**Page extract:**
Code for the paper "On First-Order Meta-Learning Algorithms"
https://arxiv.org/abs/1803.02999
MIT License
989 stars 210 forks source link

Difference between shots and train_shots #7

Closed nattari closed 6 years ago

nattari commented 6 years ago

I believe num_shots in the code explain number of examples for each class. In the train function the initialization is given as "num_shots = train_shots or num_shots".

Now for 1-shot 5-way example (given), python -u run_omniglot.py --shots 1 --inner-batch 25 --inner-iters 3 --meta-step 1 --meta-batch 10 --meta-iters 100000 --eval-batch 25 --eval-iters 5 --learning-rate 0.001 --meta-step-final 0 --train-shots 15 --checkpoint ckpt_o15t --transductive

For above case, train-shots = 15 and shots=1, now num_shots in the code would get 15 but it should be 1 as it is one example per class (1-shot, 5-way). Maybe I am missing something, can you please clarify?

nattari commented 6 years ago

For omniglot data, is there a initializer (initial weights) you use to start the training with? As I see in the code, it seems random initialization. Is it true?

unixpickle commented 6 years ago

In response to your first question: shots is the number of examples per class during evaluation. However, we found that we got better performance on 1-shot and 5-shot classification if we trained the model using more examples per class (e.g. 15). Train shots is thus the number of examples per class used at training time.

Regarding your second question: we use TensorFlow's default random initialization.

nattari commented 6 years ago

Thanks for the response.

**The exercise:** According to the issue thread, what does train shots specify? Work only from the issue thread.

**Provided information:**
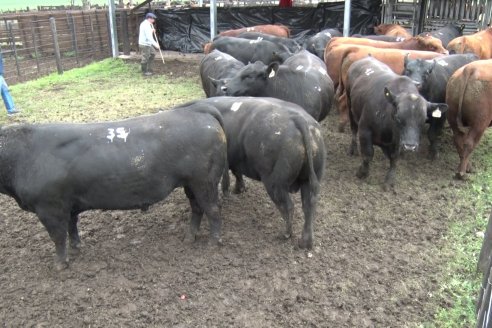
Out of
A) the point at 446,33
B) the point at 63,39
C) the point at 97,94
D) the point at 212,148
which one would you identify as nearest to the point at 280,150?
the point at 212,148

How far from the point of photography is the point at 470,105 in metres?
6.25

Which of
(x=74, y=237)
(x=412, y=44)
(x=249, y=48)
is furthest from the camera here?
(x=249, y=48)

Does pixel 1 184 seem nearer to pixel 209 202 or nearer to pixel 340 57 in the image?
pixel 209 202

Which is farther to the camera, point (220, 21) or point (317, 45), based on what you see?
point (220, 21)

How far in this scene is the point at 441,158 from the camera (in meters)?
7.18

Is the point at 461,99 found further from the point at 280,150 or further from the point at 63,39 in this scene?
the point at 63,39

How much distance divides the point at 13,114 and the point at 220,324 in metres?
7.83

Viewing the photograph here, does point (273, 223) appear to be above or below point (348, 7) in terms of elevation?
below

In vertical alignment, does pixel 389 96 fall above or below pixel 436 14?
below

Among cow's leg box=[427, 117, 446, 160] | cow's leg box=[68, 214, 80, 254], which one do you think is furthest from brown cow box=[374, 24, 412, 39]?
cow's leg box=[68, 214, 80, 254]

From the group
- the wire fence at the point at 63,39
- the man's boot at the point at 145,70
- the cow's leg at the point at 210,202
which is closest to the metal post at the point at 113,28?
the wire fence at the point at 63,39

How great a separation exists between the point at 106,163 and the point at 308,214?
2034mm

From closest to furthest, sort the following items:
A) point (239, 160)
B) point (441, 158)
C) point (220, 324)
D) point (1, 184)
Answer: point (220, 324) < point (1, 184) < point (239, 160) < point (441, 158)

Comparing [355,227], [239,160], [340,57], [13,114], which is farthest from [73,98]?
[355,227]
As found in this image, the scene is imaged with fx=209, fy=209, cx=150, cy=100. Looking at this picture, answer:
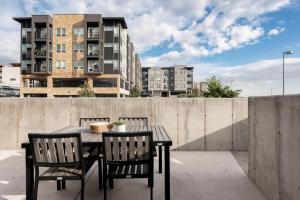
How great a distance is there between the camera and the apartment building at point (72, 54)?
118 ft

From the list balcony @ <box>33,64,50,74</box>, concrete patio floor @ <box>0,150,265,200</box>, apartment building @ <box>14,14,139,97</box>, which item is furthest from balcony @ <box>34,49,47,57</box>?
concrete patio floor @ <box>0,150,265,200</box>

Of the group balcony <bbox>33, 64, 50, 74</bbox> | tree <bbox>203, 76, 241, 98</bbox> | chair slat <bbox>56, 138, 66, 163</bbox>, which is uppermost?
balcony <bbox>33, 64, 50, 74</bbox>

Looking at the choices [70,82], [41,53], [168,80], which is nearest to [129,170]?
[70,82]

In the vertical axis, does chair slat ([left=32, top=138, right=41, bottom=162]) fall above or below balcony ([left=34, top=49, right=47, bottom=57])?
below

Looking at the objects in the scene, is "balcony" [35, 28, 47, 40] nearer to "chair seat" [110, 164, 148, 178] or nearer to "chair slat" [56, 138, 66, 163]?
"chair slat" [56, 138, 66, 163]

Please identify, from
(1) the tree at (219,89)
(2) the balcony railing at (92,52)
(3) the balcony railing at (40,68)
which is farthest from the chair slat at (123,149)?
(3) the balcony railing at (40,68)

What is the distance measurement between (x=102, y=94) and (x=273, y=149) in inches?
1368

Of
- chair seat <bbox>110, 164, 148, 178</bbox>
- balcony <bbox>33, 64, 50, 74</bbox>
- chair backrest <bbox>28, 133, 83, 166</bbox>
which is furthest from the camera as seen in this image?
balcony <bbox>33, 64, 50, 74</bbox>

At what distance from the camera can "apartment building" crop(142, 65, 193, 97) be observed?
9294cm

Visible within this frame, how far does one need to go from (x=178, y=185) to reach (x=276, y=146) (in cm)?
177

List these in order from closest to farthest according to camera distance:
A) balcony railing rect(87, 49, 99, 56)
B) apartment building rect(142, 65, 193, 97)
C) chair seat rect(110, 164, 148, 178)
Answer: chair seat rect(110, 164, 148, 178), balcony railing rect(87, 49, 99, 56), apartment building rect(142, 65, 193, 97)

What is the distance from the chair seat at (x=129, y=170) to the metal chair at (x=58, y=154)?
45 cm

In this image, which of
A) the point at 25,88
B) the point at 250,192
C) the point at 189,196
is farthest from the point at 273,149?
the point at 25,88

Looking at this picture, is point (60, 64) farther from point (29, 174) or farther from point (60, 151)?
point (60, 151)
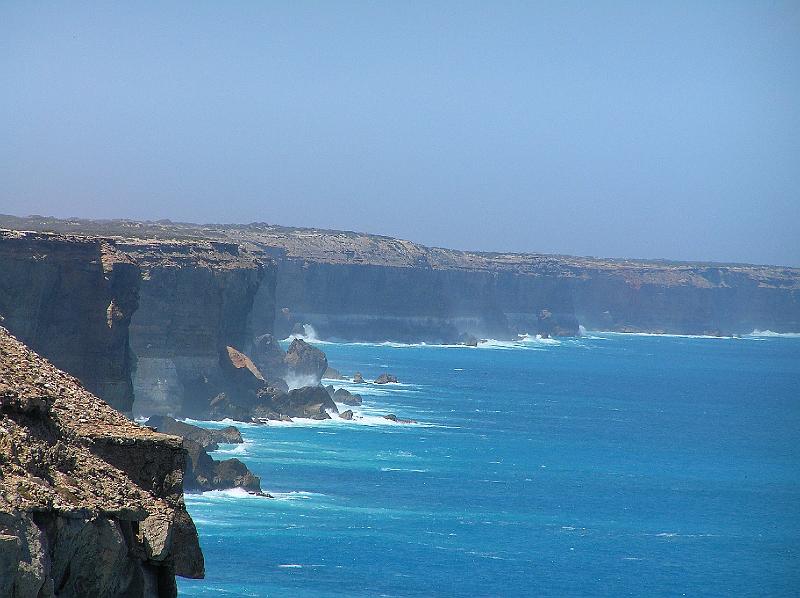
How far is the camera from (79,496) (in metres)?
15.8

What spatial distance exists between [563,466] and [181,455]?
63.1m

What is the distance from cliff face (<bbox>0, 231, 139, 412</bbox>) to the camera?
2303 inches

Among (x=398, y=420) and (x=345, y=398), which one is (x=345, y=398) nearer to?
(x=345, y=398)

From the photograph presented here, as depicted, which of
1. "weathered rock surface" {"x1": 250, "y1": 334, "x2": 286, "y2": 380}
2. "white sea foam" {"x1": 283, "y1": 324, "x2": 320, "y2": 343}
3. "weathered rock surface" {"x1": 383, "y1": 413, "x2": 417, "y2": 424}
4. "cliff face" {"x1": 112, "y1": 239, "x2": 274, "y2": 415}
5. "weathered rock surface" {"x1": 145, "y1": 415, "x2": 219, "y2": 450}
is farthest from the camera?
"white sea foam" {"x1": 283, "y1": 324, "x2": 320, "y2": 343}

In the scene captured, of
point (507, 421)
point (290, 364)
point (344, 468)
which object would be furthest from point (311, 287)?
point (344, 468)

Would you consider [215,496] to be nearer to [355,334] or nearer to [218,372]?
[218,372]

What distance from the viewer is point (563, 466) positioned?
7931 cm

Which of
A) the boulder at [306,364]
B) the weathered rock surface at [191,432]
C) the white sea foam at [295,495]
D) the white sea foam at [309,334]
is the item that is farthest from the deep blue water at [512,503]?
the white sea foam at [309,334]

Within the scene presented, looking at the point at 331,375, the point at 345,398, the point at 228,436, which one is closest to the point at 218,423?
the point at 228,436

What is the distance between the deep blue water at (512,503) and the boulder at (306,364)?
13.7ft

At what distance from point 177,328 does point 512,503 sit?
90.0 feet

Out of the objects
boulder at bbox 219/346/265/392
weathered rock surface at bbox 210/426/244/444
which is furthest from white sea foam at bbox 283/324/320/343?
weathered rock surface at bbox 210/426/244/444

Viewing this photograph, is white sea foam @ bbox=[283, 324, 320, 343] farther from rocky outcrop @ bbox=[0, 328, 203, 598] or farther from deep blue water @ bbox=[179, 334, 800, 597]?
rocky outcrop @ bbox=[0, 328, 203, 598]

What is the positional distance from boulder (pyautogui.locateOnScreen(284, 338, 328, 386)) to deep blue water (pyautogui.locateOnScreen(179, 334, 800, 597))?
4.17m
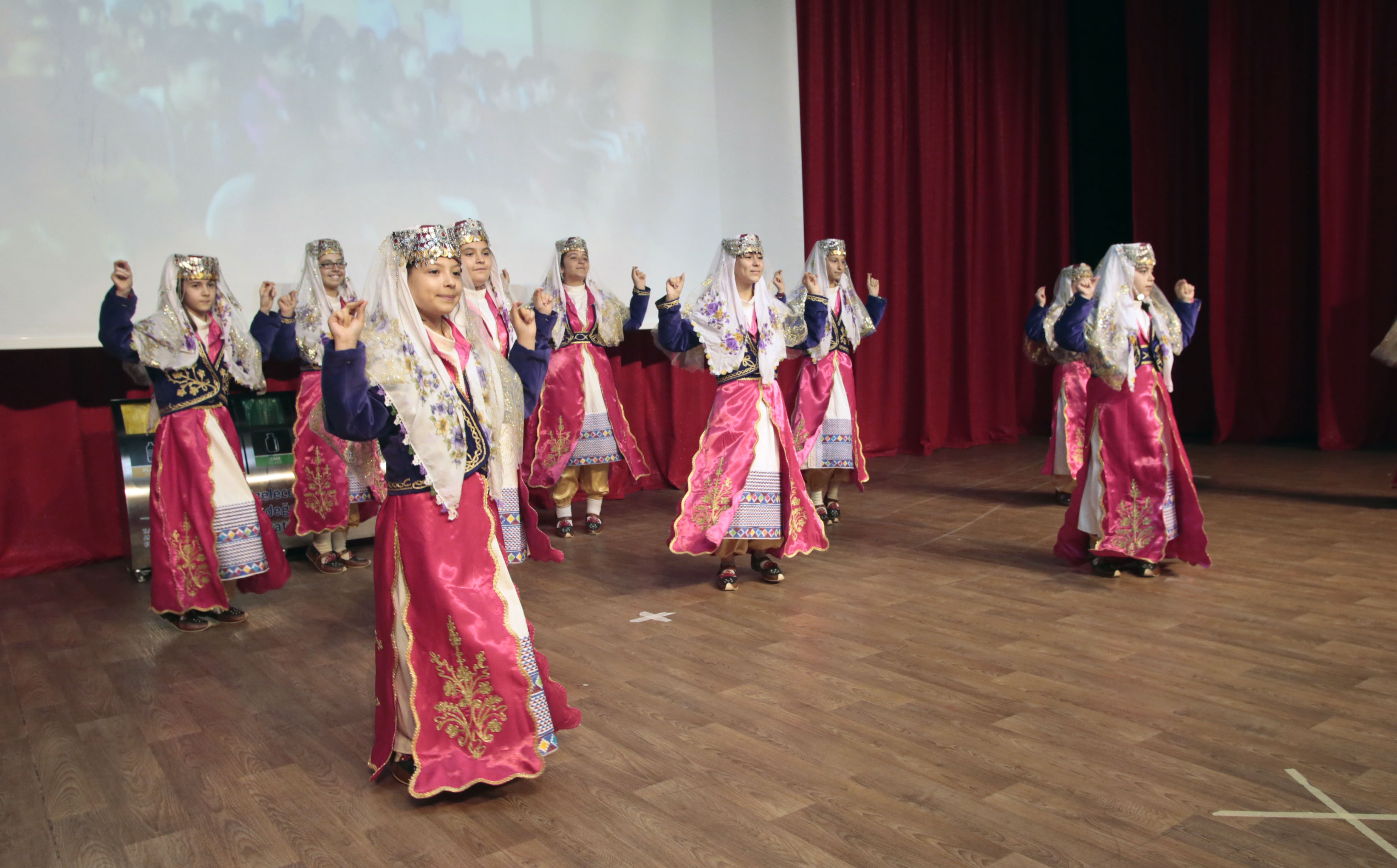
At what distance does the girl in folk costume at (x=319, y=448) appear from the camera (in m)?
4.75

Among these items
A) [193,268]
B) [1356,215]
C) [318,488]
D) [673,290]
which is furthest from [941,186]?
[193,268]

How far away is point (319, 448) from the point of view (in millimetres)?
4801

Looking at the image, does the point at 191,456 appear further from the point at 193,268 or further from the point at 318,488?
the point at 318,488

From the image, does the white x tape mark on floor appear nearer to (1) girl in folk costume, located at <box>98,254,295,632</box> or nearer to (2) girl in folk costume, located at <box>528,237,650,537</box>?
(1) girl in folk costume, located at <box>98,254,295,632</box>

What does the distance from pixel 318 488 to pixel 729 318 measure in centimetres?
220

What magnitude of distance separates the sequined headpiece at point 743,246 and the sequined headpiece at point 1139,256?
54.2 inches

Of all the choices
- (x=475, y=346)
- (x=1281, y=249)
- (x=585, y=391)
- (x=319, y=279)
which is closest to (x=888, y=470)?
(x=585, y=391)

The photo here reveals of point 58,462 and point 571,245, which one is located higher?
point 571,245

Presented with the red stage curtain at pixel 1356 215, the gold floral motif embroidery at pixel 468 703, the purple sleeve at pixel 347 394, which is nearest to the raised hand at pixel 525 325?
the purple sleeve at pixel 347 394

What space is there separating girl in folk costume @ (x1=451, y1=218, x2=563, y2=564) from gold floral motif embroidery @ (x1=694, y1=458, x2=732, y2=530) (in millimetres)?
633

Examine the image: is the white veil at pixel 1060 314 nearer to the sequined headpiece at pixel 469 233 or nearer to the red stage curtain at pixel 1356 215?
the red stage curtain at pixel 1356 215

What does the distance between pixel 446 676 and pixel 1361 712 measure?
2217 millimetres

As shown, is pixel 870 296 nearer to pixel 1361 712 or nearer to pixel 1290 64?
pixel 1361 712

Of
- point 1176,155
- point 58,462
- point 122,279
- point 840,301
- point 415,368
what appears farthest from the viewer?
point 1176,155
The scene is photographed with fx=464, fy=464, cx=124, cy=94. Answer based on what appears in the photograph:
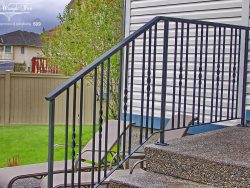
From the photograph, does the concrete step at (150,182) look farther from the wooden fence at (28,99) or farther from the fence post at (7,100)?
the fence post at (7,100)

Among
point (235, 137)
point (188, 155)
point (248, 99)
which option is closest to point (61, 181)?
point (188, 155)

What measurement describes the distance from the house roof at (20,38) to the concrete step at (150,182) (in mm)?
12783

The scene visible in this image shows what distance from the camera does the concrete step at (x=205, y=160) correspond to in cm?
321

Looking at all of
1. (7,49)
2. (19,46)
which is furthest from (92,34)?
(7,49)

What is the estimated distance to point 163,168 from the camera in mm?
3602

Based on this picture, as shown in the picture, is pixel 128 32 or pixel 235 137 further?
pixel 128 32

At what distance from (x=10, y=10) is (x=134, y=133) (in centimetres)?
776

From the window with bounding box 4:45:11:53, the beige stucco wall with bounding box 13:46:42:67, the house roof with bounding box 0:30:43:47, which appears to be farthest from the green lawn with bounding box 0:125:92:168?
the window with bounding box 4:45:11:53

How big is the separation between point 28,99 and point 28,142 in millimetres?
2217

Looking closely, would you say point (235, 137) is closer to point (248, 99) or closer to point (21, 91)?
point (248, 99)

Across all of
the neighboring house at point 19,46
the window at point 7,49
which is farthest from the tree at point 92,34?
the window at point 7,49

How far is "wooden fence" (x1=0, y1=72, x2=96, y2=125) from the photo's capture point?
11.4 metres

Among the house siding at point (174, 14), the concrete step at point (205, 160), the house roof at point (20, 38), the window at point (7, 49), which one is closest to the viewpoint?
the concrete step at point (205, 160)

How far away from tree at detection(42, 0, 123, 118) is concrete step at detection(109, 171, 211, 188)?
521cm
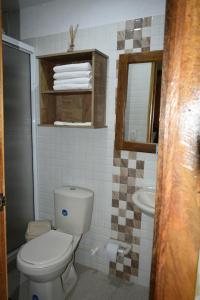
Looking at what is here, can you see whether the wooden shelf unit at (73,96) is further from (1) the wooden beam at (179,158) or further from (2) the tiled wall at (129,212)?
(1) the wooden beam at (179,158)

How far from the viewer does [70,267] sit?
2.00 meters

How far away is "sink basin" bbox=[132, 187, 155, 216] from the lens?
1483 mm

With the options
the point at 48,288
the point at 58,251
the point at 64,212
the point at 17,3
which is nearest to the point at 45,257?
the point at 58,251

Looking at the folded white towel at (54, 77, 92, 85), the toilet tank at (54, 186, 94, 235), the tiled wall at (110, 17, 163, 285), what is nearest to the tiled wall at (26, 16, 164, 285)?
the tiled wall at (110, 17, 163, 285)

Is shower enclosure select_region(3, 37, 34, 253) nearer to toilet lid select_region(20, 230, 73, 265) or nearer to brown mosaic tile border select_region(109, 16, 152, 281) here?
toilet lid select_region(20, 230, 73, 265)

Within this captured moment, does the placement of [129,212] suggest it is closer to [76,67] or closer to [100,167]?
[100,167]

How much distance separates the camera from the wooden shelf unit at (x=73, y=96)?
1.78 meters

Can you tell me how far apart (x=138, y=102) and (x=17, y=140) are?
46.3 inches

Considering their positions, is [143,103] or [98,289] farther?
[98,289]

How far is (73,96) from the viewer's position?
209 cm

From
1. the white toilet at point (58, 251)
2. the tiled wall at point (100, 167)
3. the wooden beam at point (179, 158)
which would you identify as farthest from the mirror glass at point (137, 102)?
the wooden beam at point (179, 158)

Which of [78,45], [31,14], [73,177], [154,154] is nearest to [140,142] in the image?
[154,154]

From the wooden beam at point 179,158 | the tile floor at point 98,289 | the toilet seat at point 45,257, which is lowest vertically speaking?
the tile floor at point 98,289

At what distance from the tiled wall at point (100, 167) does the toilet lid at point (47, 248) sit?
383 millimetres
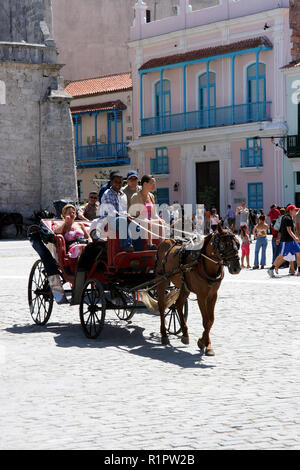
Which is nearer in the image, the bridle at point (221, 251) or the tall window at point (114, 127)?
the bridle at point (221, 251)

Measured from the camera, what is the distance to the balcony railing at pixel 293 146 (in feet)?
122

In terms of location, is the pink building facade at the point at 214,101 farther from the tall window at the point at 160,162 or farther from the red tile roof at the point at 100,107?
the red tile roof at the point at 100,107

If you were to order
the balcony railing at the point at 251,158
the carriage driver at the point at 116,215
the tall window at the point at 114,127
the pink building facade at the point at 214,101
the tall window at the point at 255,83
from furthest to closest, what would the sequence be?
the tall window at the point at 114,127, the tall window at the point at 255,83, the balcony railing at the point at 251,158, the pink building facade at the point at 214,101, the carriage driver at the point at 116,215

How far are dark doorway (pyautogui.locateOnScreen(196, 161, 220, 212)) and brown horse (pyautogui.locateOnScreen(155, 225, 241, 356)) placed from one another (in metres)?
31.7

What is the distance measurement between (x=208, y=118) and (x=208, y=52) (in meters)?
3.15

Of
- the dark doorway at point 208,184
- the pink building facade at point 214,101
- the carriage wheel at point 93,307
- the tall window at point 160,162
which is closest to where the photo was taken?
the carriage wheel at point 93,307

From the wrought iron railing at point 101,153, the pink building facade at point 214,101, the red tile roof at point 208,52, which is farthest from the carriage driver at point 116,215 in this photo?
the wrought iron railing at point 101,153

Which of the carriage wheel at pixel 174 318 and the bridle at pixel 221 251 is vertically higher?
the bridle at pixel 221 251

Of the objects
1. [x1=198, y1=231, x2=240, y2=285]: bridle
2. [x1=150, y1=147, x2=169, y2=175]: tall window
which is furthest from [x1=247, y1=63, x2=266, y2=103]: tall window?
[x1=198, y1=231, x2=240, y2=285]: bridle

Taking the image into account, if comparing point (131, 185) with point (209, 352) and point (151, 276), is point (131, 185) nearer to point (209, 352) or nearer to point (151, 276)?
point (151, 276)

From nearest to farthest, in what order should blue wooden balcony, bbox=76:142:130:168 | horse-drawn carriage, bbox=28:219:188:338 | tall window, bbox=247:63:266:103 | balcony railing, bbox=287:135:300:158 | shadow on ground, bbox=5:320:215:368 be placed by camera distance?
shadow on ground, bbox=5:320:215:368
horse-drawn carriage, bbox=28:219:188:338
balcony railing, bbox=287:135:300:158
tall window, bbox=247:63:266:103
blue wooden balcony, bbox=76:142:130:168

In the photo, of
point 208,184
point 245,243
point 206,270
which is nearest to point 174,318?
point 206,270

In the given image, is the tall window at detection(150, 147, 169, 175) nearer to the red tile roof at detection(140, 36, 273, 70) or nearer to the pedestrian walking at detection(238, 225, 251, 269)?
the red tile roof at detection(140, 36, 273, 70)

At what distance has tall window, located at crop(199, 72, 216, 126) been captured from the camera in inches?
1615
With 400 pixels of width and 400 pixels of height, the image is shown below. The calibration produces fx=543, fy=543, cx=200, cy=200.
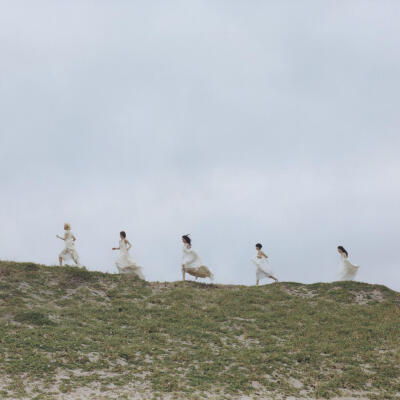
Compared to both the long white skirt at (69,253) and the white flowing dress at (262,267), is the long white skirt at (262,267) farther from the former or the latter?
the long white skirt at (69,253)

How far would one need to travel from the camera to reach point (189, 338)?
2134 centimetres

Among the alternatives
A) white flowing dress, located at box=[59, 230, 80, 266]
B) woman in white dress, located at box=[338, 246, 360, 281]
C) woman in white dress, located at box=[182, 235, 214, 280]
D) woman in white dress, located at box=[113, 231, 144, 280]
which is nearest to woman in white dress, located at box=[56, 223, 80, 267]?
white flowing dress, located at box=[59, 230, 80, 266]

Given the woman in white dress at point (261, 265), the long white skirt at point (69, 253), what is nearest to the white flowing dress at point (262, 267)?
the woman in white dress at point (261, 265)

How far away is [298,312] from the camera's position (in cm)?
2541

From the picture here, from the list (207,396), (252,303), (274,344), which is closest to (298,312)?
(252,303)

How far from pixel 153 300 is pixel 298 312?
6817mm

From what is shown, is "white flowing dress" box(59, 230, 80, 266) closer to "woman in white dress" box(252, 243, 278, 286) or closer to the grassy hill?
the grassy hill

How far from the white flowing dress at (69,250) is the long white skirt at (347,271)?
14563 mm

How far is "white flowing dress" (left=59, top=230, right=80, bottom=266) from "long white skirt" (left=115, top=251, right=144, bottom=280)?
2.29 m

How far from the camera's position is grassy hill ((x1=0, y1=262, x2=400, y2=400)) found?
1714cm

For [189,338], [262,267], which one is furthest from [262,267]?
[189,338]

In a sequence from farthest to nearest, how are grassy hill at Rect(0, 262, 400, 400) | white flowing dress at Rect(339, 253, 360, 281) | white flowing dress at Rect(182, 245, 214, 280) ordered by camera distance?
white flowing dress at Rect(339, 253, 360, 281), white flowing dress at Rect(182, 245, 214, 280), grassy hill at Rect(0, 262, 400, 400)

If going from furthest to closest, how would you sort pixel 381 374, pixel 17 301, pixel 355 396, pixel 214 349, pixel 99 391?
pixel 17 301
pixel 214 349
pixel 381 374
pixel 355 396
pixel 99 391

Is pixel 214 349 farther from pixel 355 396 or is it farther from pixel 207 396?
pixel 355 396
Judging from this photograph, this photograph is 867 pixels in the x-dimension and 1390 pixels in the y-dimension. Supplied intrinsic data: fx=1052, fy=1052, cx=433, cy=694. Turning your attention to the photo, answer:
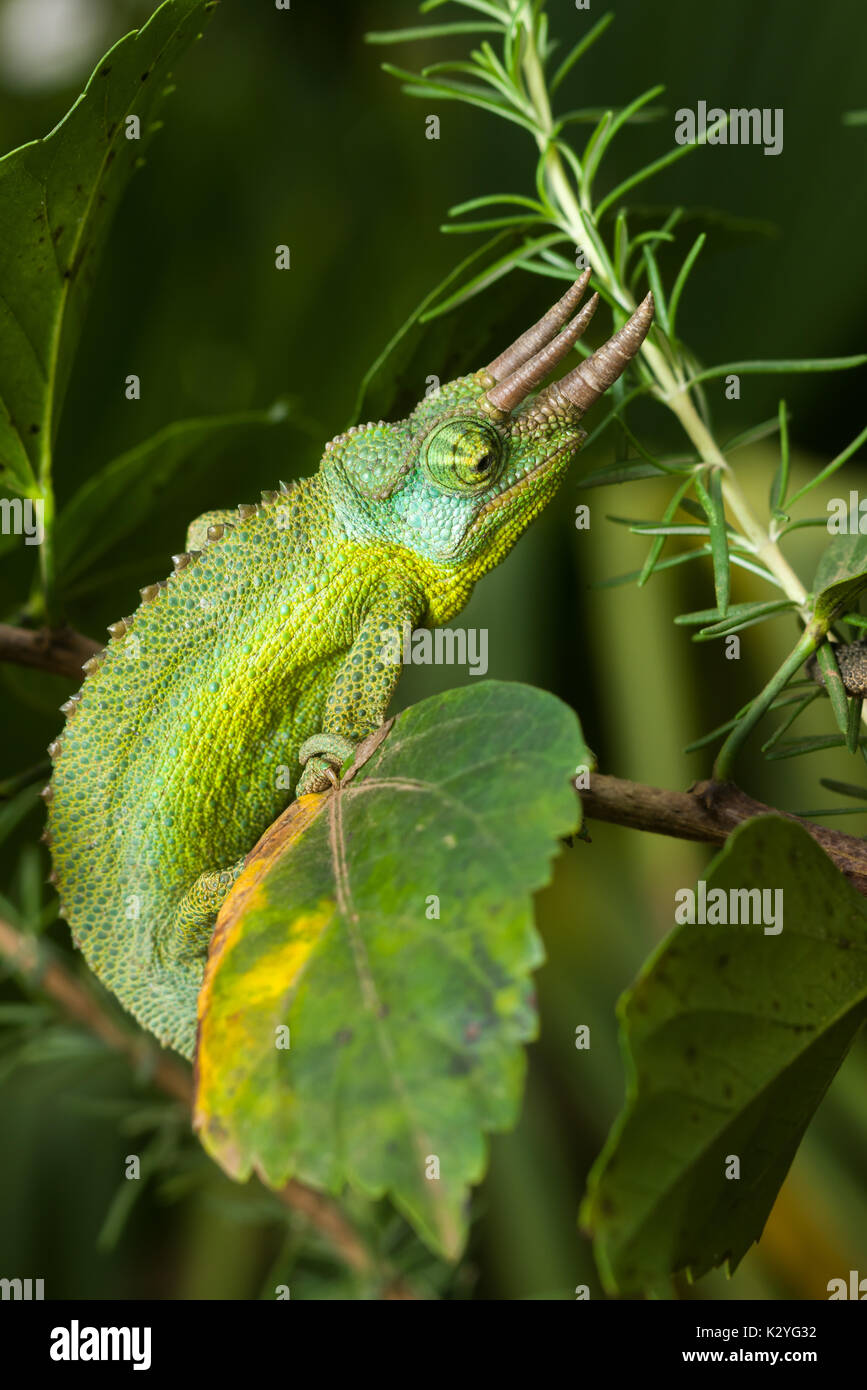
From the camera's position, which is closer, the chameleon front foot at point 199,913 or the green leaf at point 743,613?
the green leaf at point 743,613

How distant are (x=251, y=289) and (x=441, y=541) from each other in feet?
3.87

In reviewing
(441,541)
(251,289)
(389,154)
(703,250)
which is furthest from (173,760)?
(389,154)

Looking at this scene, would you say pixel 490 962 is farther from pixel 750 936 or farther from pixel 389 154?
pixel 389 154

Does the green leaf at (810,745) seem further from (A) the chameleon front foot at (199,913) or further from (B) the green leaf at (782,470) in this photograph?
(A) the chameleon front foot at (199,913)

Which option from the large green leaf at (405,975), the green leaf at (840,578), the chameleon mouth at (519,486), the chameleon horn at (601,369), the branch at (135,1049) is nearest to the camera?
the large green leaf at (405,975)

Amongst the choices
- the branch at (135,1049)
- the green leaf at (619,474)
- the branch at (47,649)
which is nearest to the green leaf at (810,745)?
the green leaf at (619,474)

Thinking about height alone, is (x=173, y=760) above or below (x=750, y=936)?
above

**Answer in full:** The number of examples per class used at training time.